LLVM should hoist X[1] ^ X[2] and Z[1] ^ Z[2] out of the broadcast loop in the test1 example, hence evaluating it only once per call to tt1.
Try marking tt with @inline to expose its contents to the compiler, using tuples instead of arrays for X and Y, and finally using broadcasted assignment .=:
julia> function test3(X,Z, Y)
ret = Array{Float64,2}(undef,length(Y), 1000)
for k = 1:1000
ret[:,k] .= tt.(Ref(X),Ref(Z),Y)
end
return ret
end
test3 (generic function with 1 method)
julia> @inline function tt(X, Z, Y)
exp(X[1]*2 + X[1] ^X[2] + Z[1]^Z[2]) + Y
end
tt (generic function with 1 method)
julia> @btime test3((2.0, 5.0), (5.0, 10.0), $Y); #28.084 ms (2004 allocations: 152.66 MiB)
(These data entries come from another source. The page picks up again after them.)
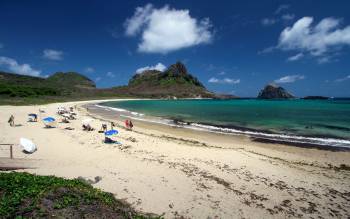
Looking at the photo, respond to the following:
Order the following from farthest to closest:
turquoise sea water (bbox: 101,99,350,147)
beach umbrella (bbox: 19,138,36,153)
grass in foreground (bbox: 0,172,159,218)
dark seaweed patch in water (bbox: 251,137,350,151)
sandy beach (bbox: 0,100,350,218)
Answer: turquoise sea water (bbox: 101,99,350,147), dark seaweed patch in water (bbox: 251,137,350,151), beach umbrella (bbox: 19,138,36,153), sandy beach (bbox: 0,100,350,218), grass in foreground (bbox: 0,172,159,218)

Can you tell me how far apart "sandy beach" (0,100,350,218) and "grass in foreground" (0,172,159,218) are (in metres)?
2.24

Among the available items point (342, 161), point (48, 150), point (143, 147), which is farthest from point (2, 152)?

56.652 ms (2 allocations: 76.29 MiB)
This is faster for me than test1:
julia> @btime test([2.0, 5.0],[5.0, 10.0],Y); #2.137 s (2004 allocations: 152.66 MiB)
1.093 s (4004 allocations: 152.66 MiB)
julia> @btime test1([2.0, 5.0],[5.0, 10.0],Y); #28.084 ms (2004 allocations: 152.66 MiB)
66.859 ms (2004 allocations: 152.63 MiB)
Of course, the exp part should also be possible to lift out of the loop, but it doesn’t.